March 25, 2020 | ASTHO Staff

In response to the COVID-19 pandemic, states are using their emergency powers to authorize a variety of social distancing measures designed to reduce social interactions and slow the spread of infectious diseases. A common type of social distancing measure being implemented by governments at all levels is the closure of businesses. During an infectious disease outbreak, governments may order specific establishments, such as bars, restaurants, shops, and other businesses to temporarily close in order to prevent individuals from congregating in an enclosed space for long periods of time. While these measures are effective in “flattening the curve,” they can have a major impact on the financial stability of the business and its employees.

Below is a summary of executive orders that have led to the closure of many businesses and nonprofit organizations. We’ve also included an overview of proposed state legislation to provide economic assistance to businesses impacted by COVID-19.

Non-Essential Business Closures

In addition to restaurant and bar closures, executive orders and declarations allowing only essential businesses to continue operating have led to many small business and nonprofit closures. As of March 23, almost two dozen states have issued stay-at-home orders, which instruct individuals to stay at home except as needed to perform essential activities. Stay-at-home orders also designate certain businesses and establishments as “essential businesses” and “non-essential businesses” and order non-essential businesses to cease operation or to operate with limited functions or activities.

Connecticut’s order prohibits all non-essential and not-for-profit entities from conducting in-person functions if possible and encourages these businesses to use any telecommuting or work-from-home procedures that can be safely implemented. The order excludes businesses providing essential services of functions, such as healthcare, food service, and law enforcement. Kentucky issued an order closing all in-person retail businesses that are not life-sustaining but didn’t go as far as other states in telling individuals to stay home.

In Illinois, the stay-at-home order requires all non-essential businesses and operations to cease activities except for minimum basic operations (defined in the order) and encourages essential businesses to remain open while maintaining adequate social distancing among employees and the public. Similarly, Pennsylvania has ordered all businesses not deemed as life-sustaining to cease operations, while life- sustaining businesses may remain open but must maintain adequate social distancing measures to protect employees and patrons.

Legislative Responses

States are seeking to provide financial support to promote economic recovery and stability in response to restaurant and business closures, especially for nonprofits and small businesses. California enacted a bill stating the legislature intends that the administration will work with stakeholders to develop strategies to assist individuals, nonprofits, and small businesses experiencing economic hardships due to the impacts of COVID-19. These strategies will be included in the Budget Act of 2020. The District of Columbia enacted a bill providing emergency grants to eligible small businesses meeting certain conditions, including demonstration of financial distress caused by a reduction in business revenue to the public health emergency.
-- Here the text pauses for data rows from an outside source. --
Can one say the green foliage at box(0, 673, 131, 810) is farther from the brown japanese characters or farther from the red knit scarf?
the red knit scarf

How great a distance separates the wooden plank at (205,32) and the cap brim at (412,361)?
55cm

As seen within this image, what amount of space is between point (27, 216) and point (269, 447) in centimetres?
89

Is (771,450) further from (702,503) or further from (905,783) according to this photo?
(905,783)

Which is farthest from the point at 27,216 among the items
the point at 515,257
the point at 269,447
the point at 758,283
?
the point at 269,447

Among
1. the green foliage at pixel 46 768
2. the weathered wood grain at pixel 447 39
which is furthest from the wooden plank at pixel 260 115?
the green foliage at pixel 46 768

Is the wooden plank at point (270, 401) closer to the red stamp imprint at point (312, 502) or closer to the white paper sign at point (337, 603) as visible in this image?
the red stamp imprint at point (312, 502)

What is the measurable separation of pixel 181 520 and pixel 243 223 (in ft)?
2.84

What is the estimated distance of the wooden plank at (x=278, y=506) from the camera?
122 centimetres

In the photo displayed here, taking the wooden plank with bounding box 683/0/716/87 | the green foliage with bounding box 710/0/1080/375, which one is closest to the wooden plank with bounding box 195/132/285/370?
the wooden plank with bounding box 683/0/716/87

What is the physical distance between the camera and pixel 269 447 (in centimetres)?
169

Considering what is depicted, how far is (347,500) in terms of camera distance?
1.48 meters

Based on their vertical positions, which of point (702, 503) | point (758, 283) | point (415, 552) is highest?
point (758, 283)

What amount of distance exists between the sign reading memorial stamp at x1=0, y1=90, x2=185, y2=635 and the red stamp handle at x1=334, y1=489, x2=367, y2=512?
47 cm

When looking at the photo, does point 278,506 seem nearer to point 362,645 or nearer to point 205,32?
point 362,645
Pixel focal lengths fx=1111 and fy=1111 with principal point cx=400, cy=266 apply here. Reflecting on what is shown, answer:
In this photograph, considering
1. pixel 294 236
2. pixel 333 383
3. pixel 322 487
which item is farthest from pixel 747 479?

Massachusetts is considering legislation that would establish the COVID-19 Economic Stabilization Emergency Fund, which would provide grants to small businesses, nonprofits, and municipalities in high impact areas. Grants would be provided for loss of revenue, unexpected expenses, or loss of contributions, grants, or financial assistance. Similarly, Arizona proposed a bill to establish the Crisis Contingency and Safety Net Fund. Money from the fund would be spent following a state of emergency declaration by the governor and may be used to provide economic assistance to small businesses with fewer than 50 employees and nonprofit organizations among other entities.
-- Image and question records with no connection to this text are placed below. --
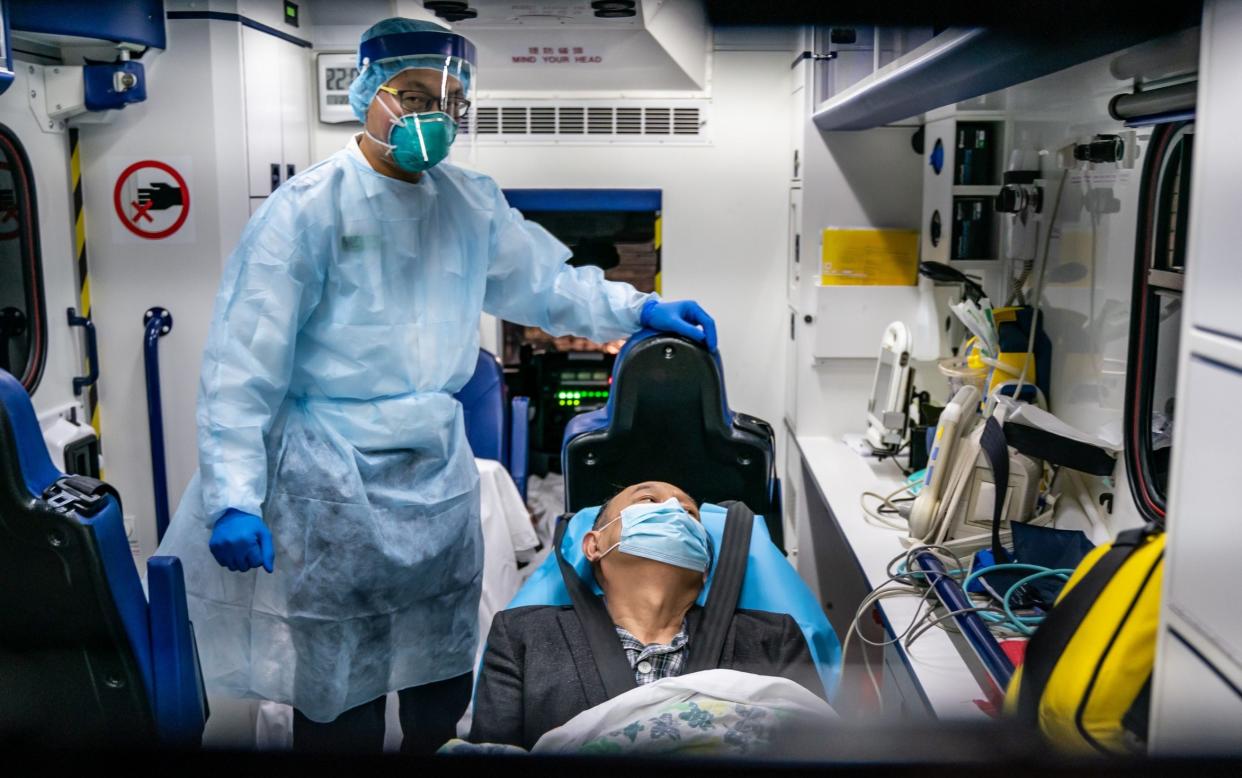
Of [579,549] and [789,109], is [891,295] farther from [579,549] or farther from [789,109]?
[579,549]

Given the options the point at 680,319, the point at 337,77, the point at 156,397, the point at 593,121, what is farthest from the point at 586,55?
the point at 156,397

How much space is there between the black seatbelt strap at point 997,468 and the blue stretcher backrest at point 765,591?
1.32 ft

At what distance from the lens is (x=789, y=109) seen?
Answer: 4.34m

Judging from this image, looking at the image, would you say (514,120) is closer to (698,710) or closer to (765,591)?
(765,591)

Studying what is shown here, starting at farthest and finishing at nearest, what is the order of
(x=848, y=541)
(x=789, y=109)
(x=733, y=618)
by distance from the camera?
(x=789, y=109) → (x=848, y=541) → (x=733, y=618)

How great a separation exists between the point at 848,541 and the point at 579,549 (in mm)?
770

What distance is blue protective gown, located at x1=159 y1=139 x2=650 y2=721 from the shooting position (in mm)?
2178

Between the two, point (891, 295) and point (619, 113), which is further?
point (619, 113)

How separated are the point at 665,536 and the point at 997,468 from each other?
743mm

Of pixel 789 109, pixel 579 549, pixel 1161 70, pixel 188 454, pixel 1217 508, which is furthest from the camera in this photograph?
pixel 789 109

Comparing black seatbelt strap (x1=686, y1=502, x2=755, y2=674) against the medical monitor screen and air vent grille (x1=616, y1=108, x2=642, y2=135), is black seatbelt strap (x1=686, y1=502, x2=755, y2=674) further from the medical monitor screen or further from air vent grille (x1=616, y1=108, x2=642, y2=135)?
the medical monitor screen

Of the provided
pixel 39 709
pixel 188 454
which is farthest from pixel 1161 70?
pixel 188 454

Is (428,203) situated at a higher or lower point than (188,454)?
higher

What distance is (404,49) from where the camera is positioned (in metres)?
2.23
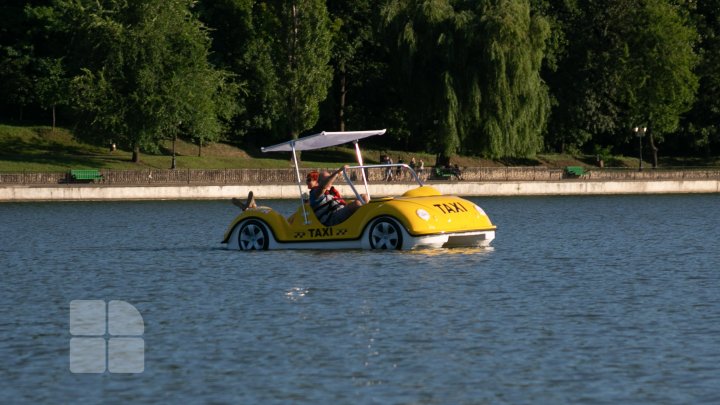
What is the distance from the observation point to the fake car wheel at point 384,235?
29.3 m

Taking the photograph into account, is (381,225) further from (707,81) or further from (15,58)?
(707,81)

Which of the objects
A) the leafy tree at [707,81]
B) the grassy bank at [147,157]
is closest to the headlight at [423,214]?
the grassy bank at [147,157]

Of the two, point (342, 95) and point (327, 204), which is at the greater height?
point (342, 95)

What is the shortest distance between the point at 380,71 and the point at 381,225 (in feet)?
208

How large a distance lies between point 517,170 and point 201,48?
60.2 feet

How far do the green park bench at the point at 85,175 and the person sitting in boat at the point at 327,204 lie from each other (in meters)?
40.3

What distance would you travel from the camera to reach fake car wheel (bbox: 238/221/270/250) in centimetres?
3119

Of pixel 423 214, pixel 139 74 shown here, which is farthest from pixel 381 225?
pixel 139 74

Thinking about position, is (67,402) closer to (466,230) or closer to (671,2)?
(466,230)

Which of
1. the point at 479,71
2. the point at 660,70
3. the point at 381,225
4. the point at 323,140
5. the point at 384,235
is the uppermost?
the point at 660,70

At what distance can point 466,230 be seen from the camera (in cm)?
2952

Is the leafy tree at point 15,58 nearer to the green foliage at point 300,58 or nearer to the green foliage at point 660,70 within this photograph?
the green foliage at point 300,58

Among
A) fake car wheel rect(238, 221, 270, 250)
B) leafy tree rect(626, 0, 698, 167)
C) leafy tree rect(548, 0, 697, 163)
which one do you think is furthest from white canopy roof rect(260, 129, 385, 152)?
leafy tree rect(626, 0, 698, 167)

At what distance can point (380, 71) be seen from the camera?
92.2 metres
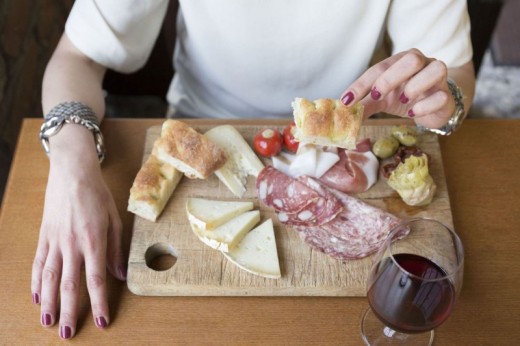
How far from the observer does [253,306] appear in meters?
0.98

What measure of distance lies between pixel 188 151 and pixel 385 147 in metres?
0.45

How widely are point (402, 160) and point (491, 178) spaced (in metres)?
0.22

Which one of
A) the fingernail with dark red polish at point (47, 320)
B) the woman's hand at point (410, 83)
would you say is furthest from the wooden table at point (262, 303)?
the woman's hand at point (410, 83)

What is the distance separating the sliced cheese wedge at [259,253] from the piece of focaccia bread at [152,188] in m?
0.18

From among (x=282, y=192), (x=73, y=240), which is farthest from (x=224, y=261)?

New York introduced a bill to provide grants up to $10,000 to small businesses within the COVID-19 designated containment area to help offset lost revenue due to the impact of being located within the zone. The funds could be used to help pay for rent and other operating expenses including payroll.

As the pandemic continues, this information will continue to evolve over the coming days and weeks. ASTHO will continue to track executive and legislative action addressing restaurant and business closures resulting from COVID-19 response efforts and will regularly update resources ASTHO’s COVID-19 webpage.